GIVEN PROBLEM -> Pick out and copy every line below that contains the word "with". Letter case counts.

DATA RECORDS ->
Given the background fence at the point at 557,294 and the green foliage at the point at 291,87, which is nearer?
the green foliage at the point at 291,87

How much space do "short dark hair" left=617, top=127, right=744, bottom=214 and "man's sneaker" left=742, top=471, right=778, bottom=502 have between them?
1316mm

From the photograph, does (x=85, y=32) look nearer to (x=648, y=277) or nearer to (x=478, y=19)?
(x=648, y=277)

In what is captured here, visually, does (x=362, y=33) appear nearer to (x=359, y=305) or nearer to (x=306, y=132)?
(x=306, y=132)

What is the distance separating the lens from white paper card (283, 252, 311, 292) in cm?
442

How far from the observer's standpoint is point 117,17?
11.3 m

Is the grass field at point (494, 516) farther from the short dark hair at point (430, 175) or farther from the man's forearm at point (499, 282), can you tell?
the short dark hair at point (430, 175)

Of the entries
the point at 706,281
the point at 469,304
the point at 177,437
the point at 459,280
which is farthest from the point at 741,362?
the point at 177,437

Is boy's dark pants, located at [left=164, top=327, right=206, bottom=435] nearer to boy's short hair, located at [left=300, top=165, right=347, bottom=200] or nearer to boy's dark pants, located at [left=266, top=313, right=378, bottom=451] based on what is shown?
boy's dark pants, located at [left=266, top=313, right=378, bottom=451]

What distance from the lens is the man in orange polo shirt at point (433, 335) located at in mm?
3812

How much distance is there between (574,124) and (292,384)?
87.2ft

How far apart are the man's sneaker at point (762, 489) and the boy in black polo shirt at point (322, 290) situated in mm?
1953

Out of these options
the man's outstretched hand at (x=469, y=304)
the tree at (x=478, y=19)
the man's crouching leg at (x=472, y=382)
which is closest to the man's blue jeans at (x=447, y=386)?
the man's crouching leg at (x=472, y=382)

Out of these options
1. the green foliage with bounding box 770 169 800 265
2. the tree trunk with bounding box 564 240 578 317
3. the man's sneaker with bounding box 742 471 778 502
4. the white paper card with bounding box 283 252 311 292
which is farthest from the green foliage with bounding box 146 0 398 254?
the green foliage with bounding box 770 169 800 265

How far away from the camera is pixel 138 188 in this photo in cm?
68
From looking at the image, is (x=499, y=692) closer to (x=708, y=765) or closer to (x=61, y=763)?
* * *
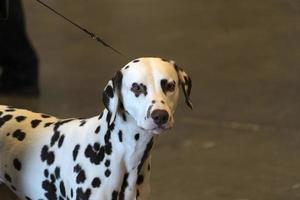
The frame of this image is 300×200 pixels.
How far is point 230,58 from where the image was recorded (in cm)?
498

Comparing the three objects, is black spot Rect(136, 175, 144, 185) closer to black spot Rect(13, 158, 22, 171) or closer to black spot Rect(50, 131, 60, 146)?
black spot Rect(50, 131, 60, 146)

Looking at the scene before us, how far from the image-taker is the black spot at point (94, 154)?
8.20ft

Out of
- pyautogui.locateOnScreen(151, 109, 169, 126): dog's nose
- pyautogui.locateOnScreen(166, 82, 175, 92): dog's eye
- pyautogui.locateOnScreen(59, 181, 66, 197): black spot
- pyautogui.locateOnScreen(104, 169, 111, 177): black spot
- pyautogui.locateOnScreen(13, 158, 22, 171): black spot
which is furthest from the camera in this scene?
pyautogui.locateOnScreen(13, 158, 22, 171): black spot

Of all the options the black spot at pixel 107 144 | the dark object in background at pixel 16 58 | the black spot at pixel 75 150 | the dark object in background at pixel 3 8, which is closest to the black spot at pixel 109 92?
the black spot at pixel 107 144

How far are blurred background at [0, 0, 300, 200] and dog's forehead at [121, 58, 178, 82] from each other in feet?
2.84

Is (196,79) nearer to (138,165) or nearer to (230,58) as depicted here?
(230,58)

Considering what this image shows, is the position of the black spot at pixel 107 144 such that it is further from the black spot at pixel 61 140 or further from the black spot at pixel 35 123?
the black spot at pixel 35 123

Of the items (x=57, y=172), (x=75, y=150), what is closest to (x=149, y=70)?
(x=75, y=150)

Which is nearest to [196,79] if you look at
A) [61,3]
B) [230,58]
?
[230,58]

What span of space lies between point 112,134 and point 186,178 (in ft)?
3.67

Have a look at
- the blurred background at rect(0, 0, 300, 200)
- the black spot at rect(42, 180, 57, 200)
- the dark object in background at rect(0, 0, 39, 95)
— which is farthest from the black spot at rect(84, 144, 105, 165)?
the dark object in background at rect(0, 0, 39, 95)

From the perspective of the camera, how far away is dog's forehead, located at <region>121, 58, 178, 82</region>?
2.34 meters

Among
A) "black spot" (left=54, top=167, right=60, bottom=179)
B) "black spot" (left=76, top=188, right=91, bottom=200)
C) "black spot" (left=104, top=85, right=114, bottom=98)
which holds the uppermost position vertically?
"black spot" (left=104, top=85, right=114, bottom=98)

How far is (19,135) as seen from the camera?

THE RESULT ->
1. the green foliage with bounding box 770 169 800 265
2. the tree trunk with bounding box 564 240 578 317
3. the man's sneaker with bounding box 742 471 778 502
4. the white paper card with bounding box 283 252 311 292
which is farthest from the green foliage with bounding box 146 0 398 254?
the green foliage with bounding box 770 169 800 265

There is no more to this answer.